→ EXTRACTED MATERIAL
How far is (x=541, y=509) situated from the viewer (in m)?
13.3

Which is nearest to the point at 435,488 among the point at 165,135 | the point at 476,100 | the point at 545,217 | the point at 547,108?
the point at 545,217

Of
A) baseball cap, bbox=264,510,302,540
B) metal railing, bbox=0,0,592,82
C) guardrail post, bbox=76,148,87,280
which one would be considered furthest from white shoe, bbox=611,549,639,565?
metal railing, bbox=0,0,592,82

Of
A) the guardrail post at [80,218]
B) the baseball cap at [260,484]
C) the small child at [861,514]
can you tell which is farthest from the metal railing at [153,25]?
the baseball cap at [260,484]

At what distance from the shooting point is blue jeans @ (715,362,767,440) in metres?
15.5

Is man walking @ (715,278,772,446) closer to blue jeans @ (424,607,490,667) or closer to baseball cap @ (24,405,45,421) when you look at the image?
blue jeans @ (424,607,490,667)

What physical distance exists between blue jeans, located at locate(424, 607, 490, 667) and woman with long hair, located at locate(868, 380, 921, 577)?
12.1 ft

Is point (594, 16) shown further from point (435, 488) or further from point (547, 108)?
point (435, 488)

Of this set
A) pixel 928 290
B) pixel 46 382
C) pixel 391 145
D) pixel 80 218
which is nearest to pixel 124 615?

→ DESCRIPTION OF THE TASK
Reproduce all of the data above word for word, keeping every line in its original order.

→ RESPONSE TO THE EXERCISE
How far is (x=541, y=509) situated from the viewer (in m)?
13.3

Which is nearest to the point at 435,488 among the point at 165,135 | the point at 476,100 | the point at 545,217 | the point at 547,108?
the point at 545,217

Of
A) baseball cap, bbox=264,510,302,540
B) metal railing, bbox=0,0,592,82
C) guardrail post, bbox=76,148,87,280
which one would be considered furthest from white shoe, bbox=611,549,639,565?
metal railing, bbox=0,0,592,82

Of
A) the guardrail post at [80,218]
B) the baseball cap at [260,484]
C) the small child at [861,514]
can you tell which is farthest from the metal railing at [153,25]?
the baseball cap at [260,484]

At what distance from the shooting point is blue jeans @ (715,362,767,440) in metres?
15.5

Is man walking @ (715,278,772,446) closer to blue jeans @ (424,607,490,667) or closer to baseball cap @ (24,405,45,421) when you look at the image?
blue jeans @ (424,607,490,667)

What physical distance exists between blue jeans, located at locate(424, 607, 490, 667) and woman with long hair, located at locate(868, 380, 921, 577)?
12.1 ft

Is point (594, 16) shown further from point (435, 488) or further from point (547, 108)?
point (435, 488)

Of this set
A) pixel 928 290
B) pixel 46 382
C) pixel 391 145
D) pixel 80 218
which is nearest to pixel 124 615?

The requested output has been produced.